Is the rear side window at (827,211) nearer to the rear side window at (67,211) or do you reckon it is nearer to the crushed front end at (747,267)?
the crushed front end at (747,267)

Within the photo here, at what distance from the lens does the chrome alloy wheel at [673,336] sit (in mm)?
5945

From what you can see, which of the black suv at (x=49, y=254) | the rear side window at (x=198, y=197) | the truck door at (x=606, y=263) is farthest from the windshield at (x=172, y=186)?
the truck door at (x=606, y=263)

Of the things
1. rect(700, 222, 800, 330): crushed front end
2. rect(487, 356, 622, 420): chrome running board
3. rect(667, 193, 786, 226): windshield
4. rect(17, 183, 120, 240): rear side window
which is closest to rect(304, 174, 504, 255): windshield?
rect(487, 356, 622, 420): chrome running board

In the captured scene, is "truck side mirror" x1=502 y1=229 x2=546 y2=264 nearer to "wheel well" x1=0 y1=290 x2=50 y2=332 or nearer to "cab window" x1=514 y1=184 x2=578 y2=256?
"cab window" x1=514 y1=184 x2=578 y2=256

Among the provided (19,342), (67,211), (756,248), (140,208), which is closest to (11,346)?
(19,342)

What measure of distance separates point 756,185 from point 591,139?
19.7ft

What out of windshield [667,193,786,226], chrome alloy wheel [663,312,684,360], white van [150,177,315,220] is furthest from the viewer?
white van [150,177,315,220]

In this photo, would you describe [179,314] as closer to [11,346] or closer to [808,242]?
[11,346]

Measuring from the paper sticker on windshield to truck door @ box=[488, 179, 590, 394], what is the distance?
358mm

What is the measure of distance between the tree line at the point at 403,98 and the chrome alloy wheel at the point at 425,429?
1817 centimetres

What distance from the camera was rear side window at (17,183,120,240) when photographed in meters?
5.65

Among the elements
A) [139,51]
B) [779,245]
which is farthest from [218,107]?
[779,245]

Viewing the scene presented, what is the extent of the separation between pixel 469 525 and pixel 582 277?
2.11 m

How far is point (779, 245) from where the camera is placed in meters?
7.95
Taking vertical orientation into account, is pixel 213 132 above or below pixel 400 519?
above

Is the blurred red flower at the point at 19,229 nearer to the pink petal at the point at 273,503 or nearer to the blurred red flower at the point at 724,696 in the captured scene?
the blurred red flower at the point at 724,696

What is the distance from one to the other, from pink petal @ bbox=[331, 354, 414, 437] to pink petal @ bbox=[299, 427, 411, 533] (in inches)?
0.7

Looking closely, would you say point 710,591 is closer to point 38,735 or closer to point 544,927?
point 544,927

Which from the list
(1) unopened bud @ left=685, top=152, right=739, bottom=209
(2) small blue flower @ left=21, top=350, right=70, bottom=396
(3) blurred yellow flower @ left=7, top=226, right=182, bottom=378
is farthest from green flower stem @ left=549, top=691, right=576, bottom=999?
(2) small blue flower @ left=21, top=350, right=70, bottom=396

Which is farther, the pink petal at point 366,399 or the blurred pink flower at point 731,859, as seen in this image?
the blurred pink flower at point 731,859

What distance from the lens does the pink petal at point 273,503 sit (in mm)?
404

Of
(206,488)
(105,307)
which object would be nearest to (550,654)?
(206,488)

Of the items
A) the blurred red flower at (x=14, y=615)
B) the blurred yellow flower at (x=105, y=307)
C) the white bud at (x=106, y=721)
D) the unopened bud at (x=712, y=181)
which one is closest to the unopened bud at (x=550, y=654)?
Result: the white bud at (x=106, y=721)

→ Task prompt
Print, unchanged and verbatim, the stretch of the entries above from the line containing "Of the items" through the end of the entries.

→ The answer
Of the items
A) the blurred red flower at (x=14, y=615)
B) the blurred yellow flower at (x=105, y=307)
C) the white bud at (x=106, y=721)
D) the unopened bud at (x=712, y=181)
which one is closest to the unopened bud at (x=550, y=654)?
Result: the white bud at (x=106, y=721)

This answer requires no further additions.